What if the World Ocean covered only 49% of the Earth's surface? Would it be downgraded to only a lake? Surely not. It would still be the largest body of water.
One could retort that the World Ocean is surrounded by multiple continents, not by one landmass. Hence, if we define the World Ocean as the only large body of water contacting multiple landmasses, it becomes clearly distinguished from mere lakes.
However, this same definition would have the Nile river, which touches two different and separate parts of Africa in two the World Ocean.
So it seems a more precise definition is in order.
Before we attempt to define lakes and oceans rigorously, it's worth noting that geologists already tried. They use the term superocean to describe oceans that surround supercontinents, such as Panthalassa around Pangaea. This framing, however, is geochronological—it only works when the landmass happens to be unified. It’s binary and temporal. What about a definition that works today, independent of arbitrary continental definitions or geological epochs?

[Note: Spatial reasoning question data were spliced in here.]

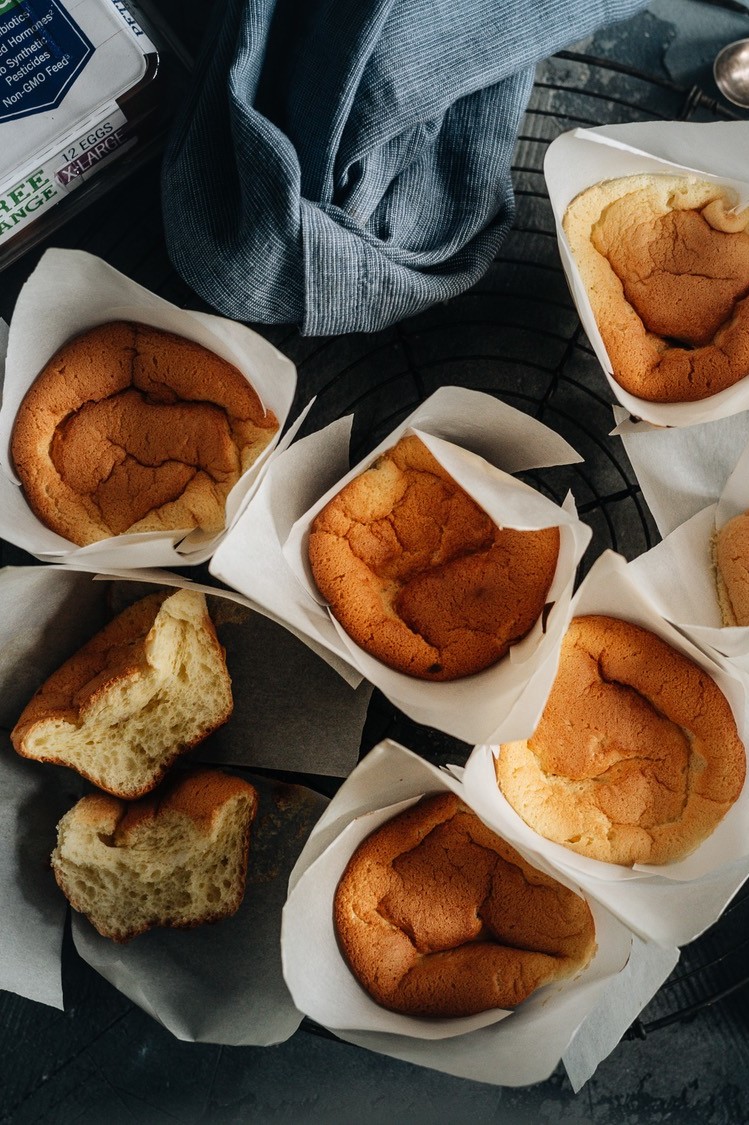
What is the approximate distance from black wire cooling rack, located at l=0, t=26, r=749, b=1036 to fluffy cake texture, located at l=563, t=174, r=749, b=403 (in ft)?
0.53

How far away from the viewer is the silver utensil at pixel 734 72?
5.65 ft

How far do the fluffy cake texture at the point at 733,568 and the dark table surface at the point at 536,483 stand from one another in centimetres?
18

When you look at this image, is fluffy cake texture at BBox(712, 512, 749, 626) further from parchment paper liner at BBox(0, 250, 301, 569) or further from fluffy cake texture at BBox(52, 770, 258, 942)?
fluffy cake texture at BBox(52, 770, 258, 942)

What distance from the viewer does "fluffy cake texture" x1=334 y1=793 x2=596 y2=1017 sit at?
153cm

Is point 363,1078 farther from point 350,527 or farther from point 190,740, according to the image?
point 350,527

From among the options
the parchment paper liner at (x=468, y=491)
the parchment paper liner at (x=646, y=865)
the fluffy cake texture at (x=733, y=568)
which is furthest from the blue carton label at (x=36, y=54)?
the fluffy cake texture at (x=733, y=568)

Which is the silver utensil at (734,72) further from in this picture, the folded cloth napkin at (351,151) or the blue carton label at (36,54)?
the blue carton label at (36,54)

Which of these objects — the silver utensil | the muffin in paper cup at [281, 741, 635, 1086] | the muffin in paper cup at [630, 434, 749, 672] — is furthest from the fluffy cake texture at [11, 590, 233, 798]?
the silver utensil

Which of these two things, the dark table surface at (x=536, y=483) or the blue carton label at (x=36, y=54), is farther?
the dark table surface at (x=536, y=483)

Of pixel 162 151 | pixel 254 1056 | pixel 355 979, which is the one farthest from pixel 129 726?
pixel 162 151

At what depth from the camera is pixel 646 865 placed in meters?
1.53

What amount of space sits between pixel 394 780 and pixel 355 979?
15.3 inches

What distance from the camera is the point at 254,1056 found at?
1779mm

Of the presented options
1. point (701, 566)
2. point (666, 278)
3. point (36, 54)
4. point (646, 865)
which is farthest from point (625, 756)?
point (36, 54)
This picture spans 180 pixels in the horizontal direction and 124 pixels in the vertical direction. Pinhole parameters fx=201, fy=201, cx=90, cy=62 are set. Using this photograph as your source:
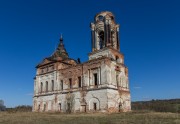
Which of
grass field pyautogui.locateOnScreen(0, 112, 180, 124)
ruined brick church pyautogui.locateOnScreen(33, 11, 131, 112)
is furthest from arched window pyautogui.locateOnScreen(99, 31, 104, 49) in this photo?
grass field pyautogui.locateOnScreen(0, 112, 180, 124)

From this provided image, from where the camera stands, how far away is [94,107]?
24969mm

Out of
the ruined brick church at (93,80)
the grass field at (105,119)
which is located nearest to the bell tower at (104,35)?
the ruined brick church at (93,80)

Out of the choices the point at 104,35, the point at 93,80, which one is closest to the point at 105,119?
the point at 93,80

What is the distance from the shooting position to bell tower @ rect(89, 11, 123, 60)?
28.0 meters

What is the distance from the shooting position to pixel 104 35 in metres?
28.5

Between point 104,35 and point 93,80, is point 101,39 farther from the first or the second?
point 93,80

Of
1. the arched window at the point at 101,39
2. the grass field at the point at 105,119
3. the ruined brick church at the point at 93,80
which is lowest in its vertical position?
the grass field at the point at 105,119

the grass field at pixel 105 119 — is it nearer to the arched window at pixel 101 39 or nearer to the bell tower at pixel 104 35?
the bell tower at pixel 104 35

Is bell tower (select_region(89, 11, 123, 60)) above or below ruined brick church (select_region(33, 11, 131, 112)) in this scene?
above

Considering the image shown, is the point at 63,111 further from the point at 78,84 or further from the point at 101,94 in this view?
the point at 101,94

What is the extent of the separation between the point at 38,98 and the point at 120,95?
46.4 ft

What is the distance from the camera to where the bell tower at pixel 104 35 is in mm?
27984

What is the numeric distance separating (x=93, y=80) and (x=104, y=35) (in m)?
6.75

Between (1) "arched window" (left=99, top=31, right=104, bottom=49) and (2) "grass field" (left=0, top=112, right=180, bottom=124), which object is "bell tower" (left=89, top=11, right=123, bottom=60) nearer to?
(1) "arched window" (left=99, top=31, right=104, bottom=49)
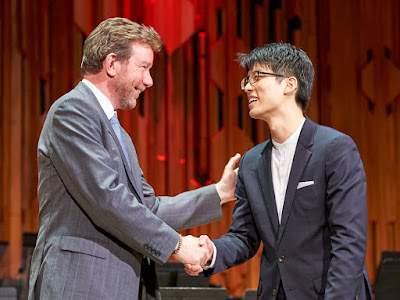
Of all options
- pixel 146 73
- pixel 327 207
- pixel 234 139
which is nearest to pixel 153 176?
pixel 234 139

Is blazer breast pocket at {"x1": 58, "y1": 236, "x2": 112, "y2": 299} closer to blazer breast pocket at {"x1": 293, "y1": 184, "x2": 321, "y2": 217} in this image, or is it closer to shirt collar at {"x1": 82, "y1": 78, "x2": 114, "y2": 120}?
shirt collar at {"x1": 82, "y1": 78, "x2": 114, "y2": 120}

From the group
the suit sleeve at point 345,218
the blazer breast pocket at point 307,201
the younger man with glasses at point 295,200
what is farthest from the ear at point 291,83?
the blazer breast pocket at point 307,201

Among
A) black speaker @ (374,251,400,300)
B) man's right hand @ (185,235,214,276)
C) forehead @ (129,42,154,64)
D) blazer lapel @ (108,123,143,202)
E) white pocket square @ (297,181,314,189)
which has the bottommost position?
black speaker @ (374,251,400,300)

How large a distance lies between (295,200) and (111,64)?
2.89ft

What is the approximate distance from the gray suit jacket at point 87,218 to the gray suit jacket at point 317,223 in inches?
15.0

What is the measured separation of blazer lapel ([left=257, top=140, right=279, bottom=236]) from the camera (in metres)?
2.37

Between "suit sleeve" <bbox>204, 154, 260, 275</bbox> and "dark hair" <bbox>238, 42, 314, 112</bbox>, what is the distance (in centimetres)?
38

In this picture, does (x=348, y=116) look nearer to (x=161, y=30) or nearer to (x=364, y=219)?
(x=161, y=30)

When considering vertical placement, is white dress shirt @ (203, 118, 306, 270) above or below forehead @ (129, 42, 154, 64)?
below

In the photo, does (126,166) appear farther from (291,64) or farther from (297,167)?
(291,64)

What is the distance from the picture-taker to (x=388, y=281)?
4047 mm

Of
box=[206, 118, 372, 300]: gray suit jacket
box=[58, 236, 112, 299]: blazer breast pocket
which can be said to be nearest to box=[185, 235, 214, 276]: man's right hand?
box=[206, 118, 372, 300]: gray suit jacket

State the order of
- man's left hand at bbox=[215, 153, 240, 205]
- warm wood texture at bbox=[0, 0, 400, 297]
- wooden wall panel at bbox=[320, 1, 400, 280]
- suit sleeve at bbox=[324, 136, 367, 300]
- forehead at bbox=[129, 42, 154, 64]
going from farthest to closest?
wooden wall panel at bbox=[320, 1, 400, 280]
warm wood texture at bbox=[0, 0, 400, 297]
man's left hand at bbox=[215, 153, 240, 205]
forehead at bbox=[129, 42, 154, 64]
suit sleeve at bbox=[324, 136, 367, 300]

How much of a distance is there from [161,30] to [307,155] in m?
3.42
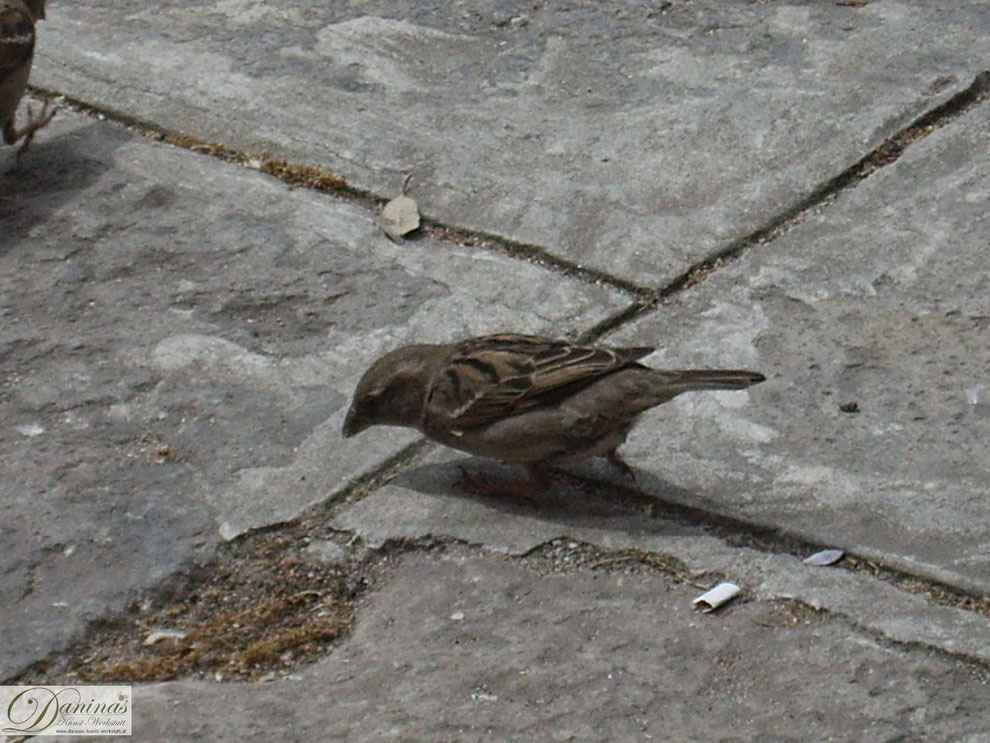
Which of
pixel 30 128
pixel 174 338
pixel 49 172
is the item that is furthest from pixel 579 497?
pixel 30 128

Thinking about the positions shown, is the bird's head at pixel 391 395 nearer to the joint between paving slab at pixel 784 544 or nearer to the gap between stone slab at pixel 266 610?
the gap between stone slab at pixel 266 610

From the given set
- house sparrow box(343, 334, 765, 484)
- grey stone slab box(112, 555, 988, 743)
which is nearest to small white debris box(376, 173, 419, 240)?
house sparrow box(343, 334, 765, 484)

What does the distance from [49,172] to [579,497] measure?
97.6 inches

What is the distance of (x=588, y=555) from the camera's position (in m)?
3.84

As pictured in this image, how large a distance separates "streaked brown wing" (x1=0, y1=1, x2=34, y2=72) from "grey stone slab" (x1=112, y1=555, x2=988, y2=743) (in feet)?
9.67

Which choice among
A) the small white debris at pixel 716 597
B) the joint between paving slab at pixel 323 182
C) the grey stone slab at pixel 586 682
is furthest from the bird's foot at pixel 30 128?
the small white debris at pixel 716 597

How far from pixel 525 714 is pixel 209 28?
386 cm

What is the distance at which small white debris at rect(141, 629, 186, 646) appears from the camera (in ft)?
11.9

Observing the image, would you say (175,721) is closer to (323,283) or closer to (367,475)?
(367,475)

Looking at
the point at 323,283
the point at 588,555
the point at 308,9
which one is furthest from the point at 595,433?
the point at 308,9

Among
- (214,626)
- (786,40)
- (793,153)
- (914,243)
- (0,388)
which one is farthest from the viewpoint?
(786,40)

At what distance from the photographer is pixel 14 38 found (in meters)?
5.80

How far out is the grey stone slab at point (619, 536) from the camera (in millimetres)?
3488

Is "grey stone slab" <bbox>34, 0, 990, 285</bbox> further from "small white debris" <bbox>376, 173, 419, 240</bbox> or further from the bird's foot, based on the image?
the bird's foot
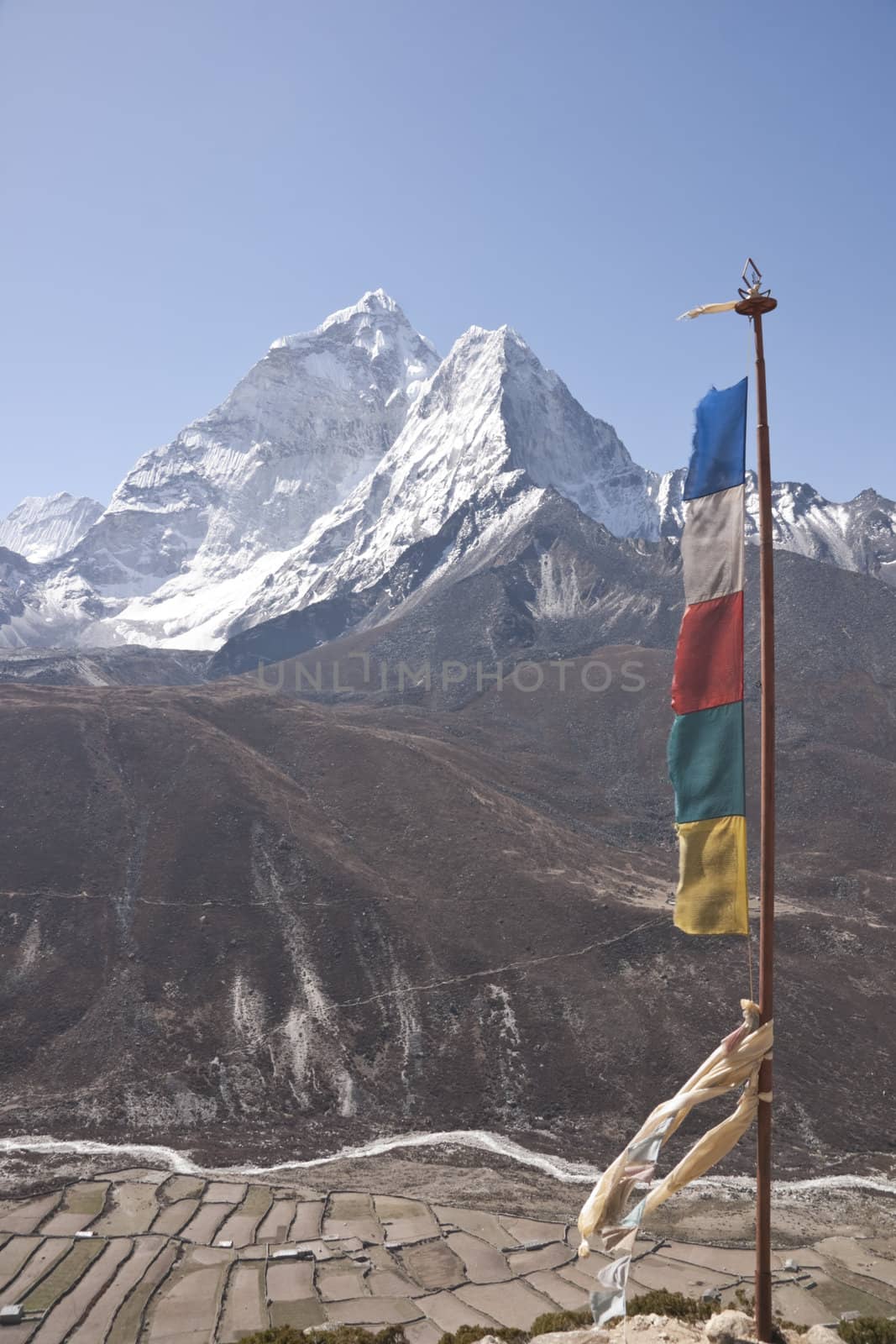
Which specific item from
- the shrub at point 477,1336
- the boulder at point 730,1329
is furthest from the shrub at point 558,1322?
the boulder at point 730,1329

A Geometric Definition of a Lake
Let us propose a novel, geometric distinction between a lake and an ocean, based on the topology of enclosing boundaries and geodesic behavior on a sphere.
Suppose a body of water fully enclosed by any landmass (atoll, island, continent, etc.) which we shall call its enclosing boundary. Now, choose any two points \( A \) and \( B \) along this enclosing boundary. Between these two points, we shall define the geodesic that connect them.
A geodesic is
the shortest path between two points on a curved surface — on a sphere, this is a segment of a great circle (like the arc of the Earth's equator or a line of longitude).
Now consider that there is another arc joining \( A \) and \( B \) that takes the longer path around the globe. If the points are not antipodal, then this path is longer than the geodesic. We call this arc the exterior geodesic.
Importantly, this exterior geodesic cannot not at any point intersect our original body of water. Consider for example a concave body of water, say, a river forming an S shape. If the two points are chosen over two different twists of the river, then we might not be able to form an external geodesic. In this case, we must pick another \( A \) and \( B \) pair for which this doesn't occur.
We now define:
a lake is a body of water for which we may find an external geodesic which subtends an arc greater than or equal to \( 180^{\circ} \).
Let us now consider the so-called "World Ocean". For any two points \( A \) and \( B \) along the enclosing border (e.g., coastal regions of the continents), the longer geodesic connecting them typically traverses open ocean and spans at least \( 180^{\circ} \).
In contrast, consider the Caspian Sea, the largest inland body of water on Earth, and doubly, a misnomer, being considered a lake not a sea. For any two points along the Caspian Sea's shoreline, the external geodesic will typically be greater than \( 180^{\circ} \).
This distinction provides a mathematically grounded criterion to differentiate oceans from lakes.